"...Where no one feels anyone else's pain, Sleep like a baby tonight, in your dreams everything is alright, tomorrow dawns like its suicide, but you gonna sleep like a baby tonight..." -U2 Songs of Innocence
What a difference a day makes? Last night I was exhausted. When the ambulance came to pick up Jason from Columbia, I felt like Charlie Sheen at the end of Platoon when the chopper pulled away. I was battered and fucked up. I wanted out and didn't have the energy to rejoice. It was a bittersweet victory. Taking my son back to his rehab and feeling a sense of relief that he is there. He slept the whole way and even at the hospital. I straightened up his room and kissed him goodbye. Then took a cab back home without him. I never get used to that part. The panic attacks stopped. They were really bad when he was at Columbia, I don't know how Carmelo put up with me then. Now the sadness is just heavy because Jason is no where near ready for home. My chest aches. Sometimes it feels hollow, sometimes it feels heavy, sometimes it just actually hurts. (Insert calls to see a cardiologist here, yea I know. I'll schedule that with my much deserved nervous breakdown). When I got home I showered, kissed my babies and tried to eat for the first time all day. I was too scared to leave him on our last day so I didn't get food. Too afraid that red and black demon from insidious was hovering over his bed waiting to pounce and snatch out his G tube or let some crazy unexplainable shit happen that would only happen in the storyline of my life. So I didn't move. I stayed centurion the entire day and worried about the dust my kidneys cough out when I try to pee or the hollowed out area where my stomach once was at a later time. It worked. We made it. I was glad and sad. We tested him and he is not having seizures. I did what they said works-4rounds of chemo. Even if I had to pin him down for the last hour and pray to God to let this wave of illness pass and let us finish.
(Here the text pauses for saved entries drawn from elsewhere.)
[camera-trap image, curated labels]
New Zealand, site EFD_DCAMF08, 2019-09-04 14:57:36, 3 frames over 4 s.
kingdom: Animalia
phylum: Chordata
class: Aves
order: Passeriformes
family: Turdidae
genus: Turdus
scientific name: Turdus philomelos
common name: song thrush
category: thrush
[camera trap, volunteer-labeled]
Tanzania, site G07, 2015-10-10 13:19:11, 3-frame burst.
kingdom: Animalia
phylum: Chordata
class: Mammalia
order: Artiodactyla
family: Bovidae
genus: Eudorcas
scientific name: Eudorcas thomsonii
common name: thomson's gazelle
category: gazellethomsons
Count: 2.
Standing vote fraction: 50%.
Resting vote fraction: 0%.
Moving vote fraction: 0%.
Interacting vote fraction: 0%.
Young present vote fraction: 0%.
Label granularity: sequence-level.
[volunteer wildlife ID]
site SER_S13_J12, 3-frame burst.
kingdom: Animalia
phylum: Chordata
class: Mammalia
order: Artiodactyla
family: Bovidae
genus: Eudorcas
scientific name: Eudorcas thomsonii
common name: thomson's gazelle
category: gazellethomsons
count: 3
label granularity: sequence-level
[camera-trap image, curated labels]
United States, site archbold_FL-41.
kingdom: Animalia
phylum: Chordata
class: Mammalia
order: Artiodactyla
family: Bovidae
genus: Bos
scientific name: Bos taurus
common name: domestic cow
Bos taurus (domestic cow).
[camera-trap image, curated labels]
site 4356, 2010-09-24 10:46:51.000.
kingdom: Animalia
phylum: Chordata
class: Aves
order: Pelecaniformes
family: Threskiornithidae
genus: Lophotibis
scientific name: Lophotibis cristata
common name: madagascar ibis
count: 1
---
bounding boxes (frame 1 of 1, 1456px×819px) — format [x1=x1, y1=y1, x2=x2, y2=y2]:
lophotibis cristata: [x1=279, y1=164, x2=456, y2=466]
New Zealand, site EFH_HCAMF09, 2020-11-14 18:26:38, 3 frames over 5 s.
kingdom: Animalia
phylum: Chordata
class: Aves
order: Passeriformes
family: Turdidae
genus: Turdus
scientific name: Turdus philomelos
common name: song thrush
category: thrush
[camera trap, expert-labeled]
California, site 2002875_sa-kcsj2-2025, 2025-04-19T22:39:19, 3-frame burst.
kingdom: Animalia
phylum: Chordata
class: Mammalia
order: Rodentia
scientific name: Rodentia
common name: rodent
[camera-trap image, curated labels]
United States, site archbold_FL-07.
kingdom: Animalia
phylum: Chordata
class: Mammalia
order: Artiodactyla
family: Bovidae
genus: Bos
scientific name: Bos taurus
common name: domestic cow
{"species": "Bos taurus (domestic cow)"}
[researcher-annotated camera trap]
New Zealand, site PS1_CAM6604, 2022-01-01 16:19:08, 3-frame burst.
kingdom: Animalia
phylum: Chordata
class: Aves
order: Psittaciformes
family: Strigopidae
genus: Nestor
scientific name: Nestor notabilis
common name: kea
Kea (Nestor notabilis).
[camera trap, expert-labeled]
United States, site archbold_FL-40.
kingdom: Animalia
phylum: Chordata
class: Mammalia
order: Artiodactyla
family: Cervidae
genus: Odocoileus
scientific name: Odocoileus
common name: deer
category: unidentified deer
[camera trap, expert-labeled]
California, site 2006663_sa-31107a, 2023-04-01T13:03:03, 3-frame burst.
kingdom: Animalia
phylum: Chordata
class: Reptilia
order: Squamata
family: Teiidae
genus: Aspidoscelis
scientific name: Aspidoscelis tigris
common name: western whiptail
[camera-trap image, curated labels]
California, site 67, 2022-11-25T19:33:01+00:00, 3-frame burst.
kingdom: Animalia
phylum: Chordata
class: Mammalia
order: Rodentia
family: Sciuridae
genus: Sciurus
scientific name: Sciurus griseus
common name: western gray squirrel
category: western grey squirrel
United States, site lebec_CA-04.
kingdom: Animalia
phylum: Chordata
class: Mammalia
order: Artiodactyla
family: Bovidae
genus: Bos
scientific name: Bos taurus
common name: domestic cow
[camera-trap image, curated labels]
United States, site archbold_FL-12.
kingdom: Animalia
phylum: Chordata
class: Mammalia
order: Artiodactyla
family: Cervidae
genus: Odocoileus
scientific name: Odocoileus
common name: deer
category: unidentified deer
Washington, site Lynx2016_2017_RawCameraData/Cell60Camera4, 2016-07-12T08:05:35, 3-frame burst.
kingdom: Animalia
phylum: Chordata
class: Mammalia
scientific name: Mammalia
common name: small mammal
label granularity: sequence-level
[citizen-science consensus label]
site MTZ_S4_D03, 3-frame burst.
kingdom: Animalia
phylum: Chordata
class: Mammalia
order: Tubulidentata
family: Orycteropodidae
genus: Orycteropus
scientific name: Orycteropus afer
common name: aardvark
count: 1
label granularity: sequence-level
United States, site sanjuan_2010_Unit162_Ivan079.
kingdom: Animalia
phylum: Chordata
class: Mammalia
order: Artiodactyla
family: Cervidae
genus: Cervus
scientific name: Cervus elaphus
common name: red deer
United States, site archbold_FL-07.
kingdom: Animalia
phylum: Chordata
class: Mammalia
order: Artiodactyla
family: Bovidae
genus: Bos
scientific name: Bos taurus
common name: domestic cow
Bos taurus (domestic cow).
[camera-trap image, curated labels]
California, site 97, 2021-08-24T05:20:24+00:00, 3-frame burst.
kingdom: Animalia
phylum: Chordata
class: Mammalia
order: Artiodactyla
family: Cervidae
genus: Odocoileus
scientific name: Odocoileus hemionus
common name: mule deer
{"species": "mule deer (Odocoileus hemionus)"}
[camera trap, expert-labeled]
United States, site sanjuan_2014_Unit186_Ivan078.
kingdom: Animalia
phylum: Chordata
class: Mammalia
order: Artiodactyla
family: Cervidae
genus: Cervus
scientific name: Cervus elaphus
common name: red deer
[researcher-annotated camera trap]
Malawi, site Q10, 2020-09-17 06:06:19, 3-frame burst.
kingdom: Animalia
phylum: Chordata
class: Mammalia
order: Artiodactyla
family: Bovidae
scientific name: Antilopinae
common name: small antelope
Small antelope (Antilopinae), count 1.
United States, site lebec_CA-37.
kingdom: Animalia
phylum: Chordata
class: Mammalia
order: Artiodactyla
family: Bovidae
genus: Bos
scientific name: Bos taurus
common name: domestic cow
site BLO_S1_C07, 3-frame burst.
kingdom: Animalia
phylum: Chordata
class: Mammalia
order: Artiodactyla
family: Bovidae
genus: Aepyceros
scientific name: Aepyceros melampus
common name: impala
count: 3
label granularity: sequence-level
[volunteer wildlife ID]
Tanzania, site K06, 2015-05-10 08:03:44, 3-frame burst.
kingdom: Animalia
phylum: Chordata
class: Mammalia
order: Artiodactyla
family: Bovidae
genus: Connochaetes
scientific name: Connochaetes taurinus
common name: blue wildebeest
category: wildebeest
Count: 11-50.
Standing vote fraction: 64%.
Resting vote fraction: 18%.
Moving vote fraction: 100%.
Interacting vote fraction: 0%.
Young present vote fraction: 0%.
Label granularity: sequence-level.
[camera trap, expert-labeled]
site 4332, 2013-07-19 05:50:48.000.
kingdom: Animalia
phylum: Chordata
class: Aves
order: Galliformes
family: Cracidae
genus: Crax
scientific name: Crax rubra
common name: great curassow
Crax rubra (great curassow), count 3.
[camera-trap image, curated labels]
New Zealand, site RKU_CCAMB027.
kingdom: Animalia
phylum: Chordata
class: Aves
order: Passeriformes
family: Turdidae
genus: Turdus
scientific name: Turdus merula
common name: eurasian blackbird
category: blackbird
It worked. He made it. Now we wait. We wait and see what happens because this is the medicine. This is what we do. Today Jason was calm, cooperative. He pulled out his Maldita GTube but he was not combative when it was time to put it back in. He ate with the therapist today and asked for an order of Buffalo wings and fries. He told the nurse to charge it to his debit card. Yesterday my diseased ravage son savagely tried to beat the shit out of me for 10 minutes as I held him down to get chemo therapy. Today the medicine I helped force into him is giving me my son, my real son, back.
What a fucking difference a day motherfucking makes.